Reproduce every line of the material below word for word, with no changes.

++++++

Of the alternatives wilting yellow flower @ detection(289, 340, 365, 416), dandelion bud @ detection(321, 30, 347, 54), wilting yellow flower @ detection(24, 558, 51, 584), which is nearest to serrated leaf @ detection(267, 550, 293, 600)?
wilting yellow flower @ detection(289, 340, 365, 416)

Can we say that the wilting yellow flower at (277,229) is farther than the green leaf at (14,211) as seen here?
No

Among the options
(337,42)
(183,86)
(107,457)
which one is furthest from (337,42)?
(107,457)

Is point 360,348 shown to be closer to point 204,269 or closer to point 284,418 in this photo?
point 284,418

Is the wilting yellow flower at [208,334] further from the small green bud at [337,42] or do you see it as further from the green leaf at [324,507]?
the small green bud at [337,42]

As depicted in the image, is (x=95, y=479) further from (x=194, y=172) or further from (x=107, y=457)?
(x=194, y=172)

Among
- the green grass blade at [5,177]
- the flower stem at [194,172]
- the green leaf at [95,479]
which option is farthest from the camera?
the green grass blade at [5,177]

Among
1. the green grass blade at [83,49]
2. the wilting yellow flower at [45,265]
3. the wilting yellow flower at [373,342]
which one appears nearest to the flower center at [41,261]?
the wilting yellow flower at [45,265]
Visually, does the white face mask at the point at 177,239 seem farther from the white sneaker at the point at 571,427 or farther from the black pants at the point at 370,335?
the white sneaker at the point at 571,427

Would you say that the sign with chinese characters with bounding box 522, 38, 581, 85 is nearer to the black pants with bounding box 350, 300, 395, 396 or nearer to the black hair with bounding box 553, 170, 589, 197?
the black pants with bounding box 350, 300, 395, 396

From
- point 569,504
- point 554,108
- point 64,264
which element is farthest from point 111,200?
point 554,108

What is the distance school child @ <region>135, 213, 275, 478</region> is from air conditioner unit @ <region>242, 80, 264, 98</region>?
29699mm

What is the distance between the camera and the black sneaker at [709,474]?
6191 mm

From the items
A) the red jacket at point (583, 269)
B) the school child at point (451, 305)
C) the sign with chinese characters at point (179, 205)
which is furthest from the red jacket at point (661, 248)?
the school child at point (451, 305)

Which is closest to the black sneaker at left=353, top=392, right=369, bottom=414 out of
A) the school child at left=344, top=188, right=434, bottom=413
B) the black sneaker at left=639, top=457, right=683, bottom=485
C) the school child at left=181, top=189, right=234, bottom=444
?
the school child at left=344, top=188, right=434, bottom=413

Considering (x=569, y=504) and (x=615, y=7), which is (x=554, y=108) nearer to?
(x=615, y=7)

++++++

_Exercise response_
Of the alternatives wilting yellow flower @ detection(289, 340, 365, 416), dandelion bud @ detection(321, 30, 347, 54), wilting yellow flower @ detection(24, 558, 51, 584), which is nearest to serrated leaf @ detection(267, 550, 293, 600)?
wilting yellow flower @ detection(289, 340, 365, 416)

Can we say that the wilting yellow flower at (277,229) is farther than the green leaf at (14,211) as seen here?
No

Among the options
(337,42)
(183,86)
(107,457)
which one is furthest from (337,42)?
(107,457)

Is point 360,348 shown to be closer to point 204,269 or closer to point 284,418 in this photo?
point 284,418

Is the wilting yellow flower at [208,334] further from the small green bud at [337,42] or do you see it as further from the green leaf at [324,507]?
the small green bud at [337,42]

As depicted in the image, is (x=95, y=479) further from (x=194, y=172) or further from (x=107, y=457)?
(x=194, y=172)

Among
- the green grass blade at [5,177]
- the flower stem at [194,172]
- the green leaf at [95,479]
which option is farthest from the camera?
the green grass blade at [5,177]

Among
1. the green grass blade at [83,49]
2. the wilting yellow flower at [45,265]
3. the wilting yellow flower at [373,342]
which one appears nearest to the flower center at [41,261]?
the wilting yellow flower at [45,265]
Visually, does the white face mask at the point at 177,239 seem farther from the white sneaker at the point at 571,427 or farther from the black pants at the point at 370,335?
the white sneaker at the point at 571,427

Would you say that the sign with chinese characters with bounding box 522, 38, 581, 85 is nearer to the black pants with bounding box 350, 300, 395, 396 or nearer to the black hair with bounding box 553, 170, 589, 197?
the black pants with bounding box 350, 300, 395, 396

From
- point 569,504
- point 554,108
- point 64,264
which element is farthest from point 111,200?
point 554,108

What is the distance school child @ <region>135, 213, 275, 478</region> is from air conditioner unit @ <region>242, 80, 264, 98</region>?
29699mm

What is the distance between the camera and the black sneaker at [709,474]?
6191 mm

From the items
A) the red jacket at point (583, 269)
B) the school child at point (451, 305)
C) the sign with chinese characters at point (179, 205)
which is furthest from the red jacket at point (661, 248)?
the school child at point (451, 305)

Which is closest to the black sneaker at left=353, top=392, right=369, bottom=414 out of
A) the school child at left=344, top=188, right=434, bottom=413
B) the black sneaker at left=639, top=457, right=683, bottom=485
C) the school child at left=181, top=189, right=234, bottom=444
?
the school child at left=344, top=188, right=434, bottom=413

Considering (x=569, y=504) and (x=615, y=7), which is (x=554, y=108) nearer to?
(x=615, y=7)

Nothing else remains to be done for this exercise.